The other day, a woman in a group I'm part of shared a revelation that struck her from what I can only imagine was divine intervention.
I will do my best to share that revelation with you.
Worrying is a skill
Here you are, minding your own business, and suddenly a hailstorm of thoughts strike you: Hmm. So-and-so didn't respond to my email. What if so-and-so isn't responding to my email because they don't have the money to pay the invoice, and if they don't have the money to pay the invoice, then I won't have the money to pay my invoices... let alone rent... and if I don't have the money to pay my invoices and rent, then my business will go under and I won't have a place to live and OH MY GOD I'M GOING TO BE HOMELESS.
OH MY GOD, I'M GOING TO BE HOMELESS.
That came from nowhere.
That was f*#king creative, my friend. And you are damn good at that creativity.
Just like anything, worrying is a skill. If you grew up with an expert worrier parent, you had a fantastic mentor who was able to cultivate this creative art to a frenzied and miserable lifestyle. You were coached on the ways it could keep you up at night, how it could compromise relationships with your children by perpetually hovering, and when it's best to share your worries (always, whenever they come to mind).
My mom had an epic worrier as a parent. She is much less worried than her mom was, but still worries from time to time. That "OH MY GOD, I'M GOING TO BE HOMELESS" was straight from what I think between the hours of 2:30 and 4 every morning.
I'm great at worrying.
So when I read this woman's post, felt like I'd just read a job description tailored for my personal skill set. OMG I have worrying NAILED.
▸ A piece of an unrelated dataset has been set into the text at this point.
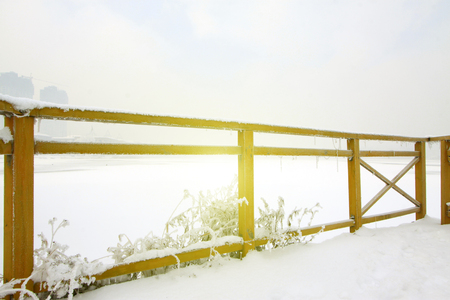 dazzle: Wooden baluster in the snow, closeup of photo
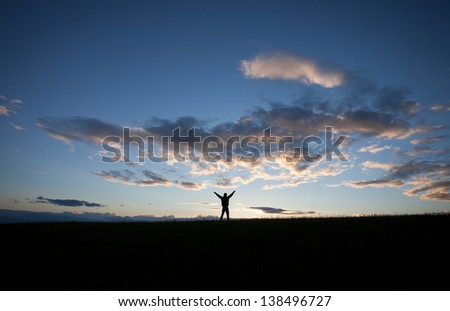 silhouette of man standing on field in front of blue sky  - stock photo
So here you are, minding your own business, and a single hailstone hits you on the head: So-and-so still hasn't responded to my email. I wonder what's going on?
You have two directions here. You can go the above route of "they must not have any money [elapsed] OMG I'm going to be homeless," or you could go a new route.
As it is right now, you don't have any real information, all you have is a swirl of assumptions.
So why not worry up? Change the end state of "omg I'm going to be homeless" to something that defines success to you, like "I'm going to need to hire a full time accountant to deal with all the money coming in."
And then let your creative mind get to work... you know you have it in you, because from an innocent thought, you were able to create a scenario where everything was falling apart. Just apply that same creativity to making a positive outcome.
So-and-so still hasn't responded to my email. I wonder what's going on? They must be selling the products so quickly that they don't have time to get back to me. Oh man, that means they'll need to order more. Ah, but what if that order comes in during the Whole Foods buying season and of course I'm going to be sending many orders to new stores? Well, then I guess maybe I'll have to hire someone. An accountant... because I don't think I can handle all the invoices and receivables I'll be dealing with if I get more than 50 other Whole Foods stores. Ah well, I'll have money to hire them, at least. Man, these next few months are going to be awesome.
I'll admit, I'm out of practice of worrying up. I only just started it a few days ago, so it still feels a little awkward. My brain keeps sneaking in negative things to worry about even in the middle of my worrying up.
But hey, I'm sleeping better at night, and that's what matters.
And this worrying up scenario reminded me that I have to get in touch with Whole Foods during their buying season.
So put that creative brain to work and get to worrying!